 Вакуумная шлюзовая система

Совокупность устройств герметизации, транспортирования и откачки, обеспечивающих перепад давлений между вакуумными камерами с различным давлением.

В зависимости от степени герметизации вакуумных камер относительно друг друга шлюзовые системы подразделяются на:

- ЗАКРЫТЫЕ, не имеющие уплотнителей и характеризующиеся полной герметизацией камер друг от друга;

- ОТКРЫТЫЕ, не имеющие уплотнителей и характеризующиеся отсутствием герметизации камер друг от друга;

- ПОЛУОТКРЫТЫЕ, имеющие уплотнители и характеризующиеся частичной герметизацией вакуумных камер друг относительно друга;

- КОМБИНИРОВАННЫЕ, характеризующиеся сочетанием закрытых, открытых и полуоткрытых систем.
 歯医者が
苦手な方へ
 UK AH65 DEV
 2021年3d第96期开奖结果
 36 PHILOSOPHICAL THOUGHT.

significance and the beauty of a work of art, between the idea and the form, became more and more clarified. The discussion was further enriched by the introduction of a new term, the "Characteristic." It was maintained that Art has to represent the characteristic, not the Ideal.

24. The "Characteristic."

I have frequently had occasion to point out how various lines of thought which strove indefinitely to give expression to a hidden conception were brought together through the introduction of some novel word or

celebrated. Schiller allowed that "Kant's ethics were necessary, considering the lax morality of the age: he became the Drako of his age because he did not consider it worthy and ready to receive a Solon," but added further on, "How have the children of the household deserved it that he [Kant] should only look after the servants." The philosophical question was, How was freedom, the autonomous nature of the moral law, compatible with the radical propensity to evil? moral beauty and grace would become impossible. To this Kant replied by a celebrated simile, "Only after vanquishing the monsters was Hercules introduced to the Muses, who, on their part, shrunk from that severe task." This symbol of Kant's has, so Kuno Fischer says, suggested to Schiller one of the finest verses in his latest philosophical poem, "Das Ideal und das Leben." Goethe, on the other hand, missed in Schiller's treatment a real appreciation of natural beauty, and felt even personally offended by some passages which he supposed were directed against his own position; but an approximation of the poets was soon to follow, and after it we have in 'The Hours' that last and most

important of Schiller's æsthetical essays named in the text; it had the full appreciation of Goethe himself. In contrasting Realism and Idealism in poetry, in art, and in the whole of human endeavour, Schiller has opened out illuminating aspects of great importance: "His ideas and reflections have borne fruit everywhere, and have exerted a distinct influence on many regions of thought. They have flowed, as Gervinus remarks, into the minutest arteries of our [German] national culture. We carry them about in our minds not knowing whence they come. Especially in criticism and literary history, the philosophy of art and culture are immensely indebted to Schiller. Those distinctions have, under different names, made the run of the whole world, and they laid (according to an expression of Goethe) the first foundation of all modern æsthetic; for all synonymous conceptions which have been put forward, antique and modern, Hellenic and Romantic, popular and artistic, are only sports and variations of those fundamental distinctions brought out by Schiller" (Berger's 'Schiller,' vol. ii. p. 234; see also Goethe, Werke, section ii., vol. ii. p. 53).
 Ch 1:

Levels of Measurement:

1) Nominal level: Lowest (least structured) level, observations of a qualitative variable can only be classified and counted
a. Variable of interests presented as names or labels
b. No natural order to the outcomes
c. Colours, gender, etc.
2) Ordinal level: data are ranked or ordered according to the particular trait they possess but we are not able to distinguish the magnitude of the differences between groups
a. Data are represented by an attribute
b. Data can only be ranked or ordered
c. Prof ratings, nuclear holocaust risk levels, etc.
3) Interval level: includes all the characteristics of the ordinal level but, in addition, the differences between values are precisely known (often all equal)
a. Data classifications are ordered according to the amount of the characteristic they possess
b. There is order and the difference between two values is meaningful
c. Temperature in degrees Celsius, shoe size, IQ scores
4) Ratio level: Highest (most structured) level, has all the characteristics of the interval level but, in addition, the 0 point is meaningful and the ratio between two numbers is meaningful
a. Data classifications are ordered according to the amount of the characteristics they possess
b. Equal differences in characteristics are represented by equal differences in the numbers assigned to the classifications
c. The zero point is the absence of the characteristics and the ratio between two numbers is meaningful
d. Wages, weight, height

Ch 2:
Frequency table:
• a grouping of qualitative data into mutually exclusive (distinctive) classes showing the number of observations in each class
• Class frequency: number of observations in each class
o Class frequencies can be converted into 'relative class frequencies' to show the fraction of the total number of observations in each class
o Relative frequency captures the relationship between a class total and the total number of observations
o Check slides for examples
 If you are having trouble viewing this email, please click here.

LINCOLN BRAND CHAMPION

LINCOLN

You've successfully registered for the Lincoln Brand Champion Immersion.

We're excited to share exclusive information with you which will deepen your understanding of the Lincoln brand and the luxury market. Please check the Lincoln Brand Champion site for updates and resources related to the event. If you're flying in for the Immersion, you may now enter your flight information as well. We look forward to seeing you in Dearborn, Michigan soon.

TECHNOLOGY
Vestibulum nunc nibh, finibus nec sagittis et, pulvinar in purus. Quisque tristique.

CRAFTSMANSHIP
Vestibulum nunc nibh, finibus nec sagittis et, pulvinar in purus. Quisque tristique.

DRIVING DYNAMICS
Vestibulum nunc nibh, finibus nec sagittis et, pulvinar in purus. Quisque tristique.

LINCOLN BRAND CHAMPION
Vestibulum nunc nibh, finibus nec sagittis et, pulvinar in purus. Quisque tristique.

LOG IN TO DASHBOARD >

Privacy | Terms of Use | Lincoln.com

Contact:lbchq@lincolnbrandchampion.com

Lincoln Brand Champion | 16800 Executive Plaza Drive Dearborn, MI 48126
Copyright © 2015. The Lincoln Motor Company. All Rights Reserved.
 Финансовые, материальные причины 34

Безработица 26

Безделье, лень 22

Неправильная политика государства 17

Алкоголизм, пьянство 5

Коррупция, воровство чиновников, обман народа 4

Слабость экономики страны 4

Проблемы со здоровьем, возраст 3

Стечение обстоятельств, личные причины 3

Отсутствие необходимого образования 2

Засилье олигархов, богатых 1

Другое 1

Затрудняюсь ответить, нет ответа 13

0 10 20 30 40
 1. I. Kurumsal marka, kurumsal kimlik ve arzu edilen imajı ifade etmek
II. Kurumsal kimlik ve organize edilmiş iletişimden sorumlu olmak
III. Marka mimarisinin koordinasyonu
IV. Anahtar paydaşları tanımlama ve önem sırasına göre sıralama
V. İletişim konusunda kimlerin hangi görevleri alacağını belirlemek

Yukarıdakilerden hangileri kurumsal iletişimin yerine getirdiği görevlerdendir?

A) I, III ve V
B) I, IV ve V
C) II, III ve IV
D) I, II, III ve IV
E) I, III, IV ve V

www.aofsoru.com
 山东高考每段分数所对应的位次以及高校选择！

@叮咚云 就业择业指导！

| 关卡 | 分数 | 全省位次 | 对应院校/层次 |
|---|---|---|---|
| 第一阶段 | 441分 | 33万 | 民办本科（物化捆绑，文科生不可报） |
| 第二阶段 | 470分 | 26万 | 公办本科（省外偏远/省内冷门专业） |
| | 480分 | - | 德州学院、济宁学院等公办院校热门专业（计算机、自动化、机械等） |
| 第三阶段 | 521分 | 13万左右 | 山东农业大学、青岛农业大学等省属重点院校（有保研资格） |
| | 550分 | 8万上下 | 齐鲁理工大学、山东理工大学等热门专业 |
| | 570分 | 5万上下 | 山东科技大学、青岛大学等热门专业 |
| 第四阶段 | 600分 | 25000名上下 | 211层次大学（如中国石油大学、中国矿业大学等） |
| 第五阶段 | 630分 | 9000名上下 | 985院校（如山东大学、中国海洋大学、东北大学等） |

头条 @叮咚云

_Task item_
The answer should be a single number: the count of lines in the records that hold the string "further".

_Task response_
2